• AdelleChattre
    +9

    I’m surprised you would wag your finger like this. Boomers did more than OP to resist rapacious greed? If, by that, you mean more total choruses of Margaritaville sung, more Toyotas bought over the years, more wars paid for with borrowed money, or more student debt loaded up onto succeeding generations, then by all means, you’re right. Otherwise, this plays like an everybody-else-was-doing-it apologia for anyone but a few billionaires, many of whom are Boomers and are therefore courageous resisters sez you.

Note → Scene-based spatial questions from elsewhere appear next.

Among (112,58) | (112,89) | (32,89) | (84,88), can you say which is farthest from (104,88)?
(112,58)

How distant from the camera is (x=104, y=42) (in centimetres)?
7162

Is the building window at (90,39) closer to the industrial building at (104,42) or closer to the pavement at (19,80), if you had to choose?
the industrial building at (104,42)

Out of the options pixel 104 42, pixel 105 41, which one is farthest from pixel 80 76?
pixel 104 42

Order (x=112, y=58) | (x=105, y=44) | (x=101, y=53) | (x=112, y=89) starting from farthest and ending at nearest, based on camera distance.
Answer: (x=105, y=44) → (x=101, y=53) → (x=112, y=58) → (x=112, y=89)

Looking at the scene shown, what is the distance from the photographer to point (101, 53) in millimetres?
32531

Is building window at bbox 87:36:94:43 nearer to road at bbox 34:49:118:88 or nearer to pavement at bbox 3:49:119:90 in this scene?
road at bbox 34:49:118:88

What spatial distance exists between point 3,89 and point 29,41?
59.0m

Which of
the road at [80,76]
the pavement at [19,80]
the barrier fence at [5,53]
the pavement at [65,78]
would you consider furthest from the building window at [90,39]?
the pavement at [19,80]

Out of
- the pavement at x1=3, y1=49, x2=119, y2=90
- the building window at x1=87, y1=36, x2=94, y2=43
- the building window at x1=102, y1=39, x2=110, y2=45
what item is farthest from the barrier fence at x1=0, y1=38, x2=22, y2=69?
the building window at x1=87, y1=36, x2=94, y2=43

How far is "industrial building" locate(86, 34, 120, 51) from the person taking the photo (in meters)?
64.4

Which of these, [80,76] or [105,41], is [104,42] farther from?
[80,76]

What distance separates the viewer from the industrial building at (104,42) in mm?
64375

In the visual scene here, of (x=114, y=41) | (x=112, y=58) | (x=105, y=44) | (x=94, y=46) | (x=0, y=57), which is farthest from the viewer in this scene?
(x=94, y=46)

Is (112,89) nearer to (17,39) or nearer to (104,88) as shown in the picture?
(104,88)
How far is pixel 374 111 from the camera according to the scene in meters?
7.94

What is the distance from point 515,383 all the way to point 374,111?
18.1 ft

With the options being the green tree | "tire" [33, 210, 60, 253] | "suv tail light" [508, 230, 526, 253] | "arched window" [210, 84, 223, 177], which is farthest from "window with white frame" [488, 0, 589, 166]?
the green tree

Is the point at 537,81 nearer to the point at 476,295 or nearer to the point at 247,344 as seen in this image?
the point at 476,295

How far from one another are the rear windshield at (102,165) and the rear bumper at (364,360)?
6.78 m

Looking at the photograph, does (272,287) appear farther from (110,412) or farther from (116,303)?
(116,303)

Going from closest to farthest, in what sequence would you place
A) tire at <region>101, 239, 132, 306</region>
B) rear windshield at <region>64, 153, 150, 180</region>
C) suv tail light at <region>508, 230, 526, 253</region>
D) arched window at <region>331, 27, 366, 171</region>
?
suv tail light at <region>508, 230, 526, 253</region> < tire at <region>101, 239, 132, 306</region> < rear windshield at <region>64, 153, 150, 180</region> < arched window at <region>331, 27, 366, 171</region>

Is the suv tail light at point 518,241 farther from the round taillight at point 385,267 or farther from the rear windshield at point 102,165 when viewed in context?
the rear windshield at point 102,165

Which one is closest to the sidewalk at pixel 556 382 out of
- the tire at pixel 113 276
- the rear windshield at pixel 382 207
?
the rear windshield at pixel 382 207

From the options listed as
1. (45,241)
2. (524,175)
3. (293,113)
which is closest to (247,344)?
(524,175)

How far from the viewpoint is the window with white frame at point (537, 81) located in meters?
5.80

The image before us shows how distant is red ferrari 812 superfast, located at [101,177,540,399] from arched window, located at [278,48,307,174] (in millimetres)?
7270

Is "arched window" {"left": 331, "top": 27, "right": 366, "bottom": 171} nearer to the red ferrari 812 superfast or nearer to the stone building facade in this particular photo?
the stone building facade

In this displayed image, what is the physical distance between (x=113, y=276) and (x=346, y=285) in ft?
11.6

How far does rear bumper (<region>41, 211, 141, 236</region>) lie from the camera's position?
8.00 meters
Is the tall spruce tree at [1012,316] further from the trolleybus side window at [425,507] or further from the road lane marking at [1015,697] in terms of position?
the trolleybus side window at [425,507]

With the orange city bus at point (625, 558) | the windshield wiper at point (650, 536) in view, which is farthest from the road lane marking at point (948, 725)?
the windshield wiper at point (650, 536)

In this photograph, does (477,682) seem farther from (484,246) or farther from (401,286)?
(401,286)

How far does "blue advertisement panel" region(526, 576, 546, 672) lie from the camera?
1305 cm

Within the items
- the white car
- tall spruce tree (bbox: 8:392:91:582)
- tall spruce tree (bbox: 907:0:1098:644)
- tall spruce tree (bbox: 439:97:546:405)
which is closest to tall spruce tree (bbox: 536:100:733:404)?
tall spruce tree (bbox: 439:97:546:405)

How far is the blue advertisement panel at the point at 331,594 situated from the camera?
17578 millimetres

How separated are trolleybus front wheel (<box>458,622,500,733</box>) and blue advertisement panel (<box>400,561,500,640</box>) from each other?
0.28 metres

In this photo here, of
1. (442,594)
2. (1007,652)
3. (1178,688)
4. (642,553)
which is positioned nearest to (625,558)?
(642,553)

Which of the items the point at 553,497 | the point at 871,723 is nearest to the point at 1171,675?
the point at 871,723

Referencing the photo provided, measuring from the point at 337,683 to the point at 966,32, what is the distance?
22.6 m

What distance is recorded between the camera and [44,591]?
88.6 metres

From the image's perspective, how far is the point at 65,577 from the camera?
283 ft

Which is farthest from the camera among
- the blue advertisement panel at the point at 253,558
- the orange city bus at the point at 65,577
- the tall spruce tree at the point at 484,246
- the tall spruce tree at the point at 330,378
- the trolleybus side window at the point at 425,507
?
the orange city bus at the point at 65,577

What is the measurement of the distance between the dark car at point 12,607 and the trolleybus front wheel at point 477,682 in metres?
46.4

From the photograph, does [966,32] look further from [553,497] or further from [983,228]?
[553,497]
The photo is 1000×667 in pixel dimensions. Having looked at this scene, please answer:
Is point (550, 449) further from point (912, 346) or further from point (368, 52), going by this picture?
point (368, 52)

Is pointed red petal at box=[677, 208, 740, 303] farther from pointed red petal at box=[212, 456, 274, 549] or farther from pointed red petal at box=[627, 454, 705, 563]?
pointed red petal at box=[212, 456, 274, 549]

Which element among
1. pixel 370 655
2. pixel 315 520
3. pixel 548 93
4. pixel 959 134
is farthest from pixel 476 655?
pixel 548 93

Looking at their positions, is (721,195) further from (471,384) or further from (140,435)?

    One of the things I like about you is your clear-eyed ability to face the yawning chasm of our now-inevitable doom from anthropogenic global warming. Lots of people will dither and dicker and deny, but not you. Which is why I’m surprised to see you not only harshing on the kids but candycoating the complicity of the generations responsible.

    • leweb
      +5

      You're stretching my words farther than I intended them to go. When things are difficult, it's always easiest to blame the previous generation(s) than to do something about it. It bothers me to hear and read millennials complaining about how hard life is, instead of taking action to change things. Where are the throngs of millennials in Washington protesting? Why do they continue to buy shit from big corps instead of coming up with ways to boycott them? Why do they continue to fight fabricated wars and do nothing to oppose them, which at least the early baby boomers tried to do? Writing blog posts about how baby boomers screwed the economy is not going to solve anything.

      It's the defeatist attitude in these articles that gets me. Young people are supposed to be drivers of change, not just people who sit around complaining. That's supposed to be the older people.